Kieran Brennan continues his journey through the Eighth Doctor and Lucie’s adventures with his review of Immortal Beloved.

When the Doctor and Lucie encounter two star-crossed lovers about to end their lives, they begin to uncover more than initially expected, as a seemingly ancient society is in possession of futuristic weapons and technology beyond their means. However, what really interests the Doctor is the talk of this planet’s gods. Who is Zeus and what has he done to rule this world? 
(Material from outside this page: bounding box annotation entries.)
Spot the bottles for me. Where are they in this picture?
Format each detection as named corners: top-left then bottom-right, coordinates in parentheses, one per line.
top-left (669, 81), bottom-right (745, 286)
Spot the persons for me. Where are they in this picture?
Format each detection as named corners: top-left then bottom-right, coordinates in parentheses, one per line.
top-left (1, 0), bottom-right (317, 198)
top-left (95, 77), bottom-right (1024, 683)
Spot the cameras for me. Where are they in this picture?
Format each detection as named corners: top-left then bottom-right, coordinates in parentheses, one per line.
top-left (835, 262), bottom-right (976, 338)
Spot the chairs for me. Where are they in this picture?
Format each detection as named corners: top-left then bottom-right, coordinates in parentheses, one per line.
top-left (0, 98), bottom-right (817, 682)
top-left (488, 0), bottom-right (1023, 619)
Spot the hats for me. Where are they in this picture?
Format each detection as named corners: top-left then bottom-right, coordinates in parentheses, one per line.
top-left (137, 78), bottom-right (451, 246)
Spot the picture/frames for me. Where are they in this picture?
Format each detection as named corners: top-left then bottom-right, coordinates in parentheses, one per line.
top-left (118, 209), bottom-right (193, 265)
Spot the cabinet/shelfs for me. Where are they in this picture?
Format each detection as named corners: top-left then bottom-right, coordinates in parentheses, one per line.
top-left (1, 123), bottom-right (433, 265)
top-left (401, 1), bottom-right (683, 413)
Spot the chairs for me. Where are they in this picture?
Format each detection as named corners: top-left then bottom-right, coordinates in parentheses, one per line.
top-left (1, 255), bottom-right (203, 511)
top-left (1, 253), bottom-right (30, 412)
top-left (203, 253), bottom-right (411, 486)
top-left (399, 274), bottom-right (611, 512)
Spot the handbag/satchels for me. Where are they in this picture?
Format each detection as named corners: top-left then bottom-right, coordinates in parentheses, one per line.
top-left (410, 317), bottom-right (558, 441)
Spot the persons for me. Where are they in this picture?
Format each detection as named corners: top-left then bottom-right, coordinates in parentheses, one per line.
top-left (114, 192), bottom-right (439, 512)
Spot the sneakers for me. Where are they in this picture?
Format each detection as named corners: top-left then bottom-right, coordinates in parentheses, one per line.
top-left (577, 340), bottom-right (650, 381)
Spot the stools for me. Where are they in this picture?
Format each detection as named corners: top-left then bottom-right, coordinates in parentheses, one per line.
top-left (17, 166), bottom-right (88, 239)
Immortal Beloved is an effective Doctor Who adventure, but its pacing is certainly clumsy, the story going in odd directions seemingly without structure or any sort of narrative flow. For much of its runtime the pace is breakneck, jumping from plot point to plot point, from concept to concept at an extremely fast rate. In many ways, it feels like a two-hour Monthly Adventures story squished into a single hour. This fact on its own is fine, but the story does end up feeling like it’s trying to do too much at once.

Its second half, however, reveals an extremely interesting premise with intriguing characters and good twists. The concepts are very interesting and unique, but a little underdeveloped. In fact, one has to wonder if the strong premise for this story was originally designed with Doctor Who in mind or if it was just a great sci-fi concept put into a Doctor Who story. It might seem pedantic to question this but it really does have a different feeling from a conventional Doctor Who story.

It’s still messy, granted, and arguably features far too little of the Doctor and Lucie to be considered truly great Doctor Who, but the story being told is at least compelling. Although Big Finish seem to still be working out the kinks of the hour long format, Immortal Beloved is another extremely good attempt and is yet another sign of the strength of this range.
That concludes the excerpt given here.